Just yesterday, the wonderful actress Julianne Moore came over to shoot a short video supporting our Moms Clean Air Force campaign to stop air pollution. (Go, Moms! I was thrilled. More on this later. But this post is about something else entirely.)
I caught up with Julianne’s three books about the adorable Freckleface Strawberry, a girl who sorts out her feelings about herself and her friends, for young readers. Freckleface is based on Julianne’s childhood memories–and the books are really about how children develop moral compasses.
Julianne’s new book is Freckleface Strawberry: Best Friends Forever. One of Freckleface’s friends has two moms. He feels “different” from other kids in many ways, as of course, he is. Aren’t we all?
I have friends, a married couple, who have just had twins. These two moms could not be more thrilled–and more exhausted. As you can imagine. They live far from me, in a state I don’t visit often. I only recently caught up with them.
I was stunned to hear stories about the kinds of things they have to deal with now–what they confront when they go out for walks with the babies in the stroller. Relative strangers–people who live nearby but who are not at all friends–feel they have the right to stop them and ask all sorts of inappropriate questions. One is particularly aggressive.
“So, who’s the father?”
“Where’d you get the sperm?”
“Do you have any genetic relationship with these children?” was another question, first for one mom, then the other.
“What is your relationship to these babies?”
Even the young nanny–who is incredulous, and aghast, at this treatment–gets stopped and pumped for information, behind the moms’ backs.
“Where’d they get the sperm?”
“Who’s the real mom?”
“Have you met the real father?”
“Is there a real father?”
In the interest of saving everyone a little time–and because I’m not around to roar off these prying busybodies–let me answer these questions. My friends are too flabbergasted to think straight.
None of your business.
Mind your boundaries, please.
The babies have two real moms. People who will raise them, adore them, love them, nurture them, teach them, and cherish them.
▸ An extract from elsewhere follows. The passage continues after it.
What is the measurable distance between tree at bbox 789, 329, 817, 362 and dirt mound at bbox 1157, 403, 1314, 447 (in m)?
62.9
People who would lay down their lives for them. People who will do whatever it takes to keep them safe and sound.
In my book, that goes way beyond genetics. Prying questions about other people’s children and where they come from–or, for the hetero couples in your life–what time they made love and conceived, whether their child looks like the husband or the lover–are way out of bounds.
A story in today’s New York Times explored strangers’ questions about children of interracial couples. “People confront you, and it’s not once in a while, it’s all the time,” one New Jersey mom, Heather Greenwood, said. “Each time is like a little paper cut, and you might think, ‘Well, that’s not a big deal.’ But imagine a lifetime of that. It hurts.”
Let’s all show a little respect for people’s privacy, please. Keep the gawking private, if gawk you must. And bear in mind that what might be idle chatter for you and your friends can be wounding, confusing, upsetting, and violating for others, who are heading out on a journey in which they feel….different. And as Freckleface learns about her best friend with two moms, “it didn’t matter how different they were because they were a LOT alike too!”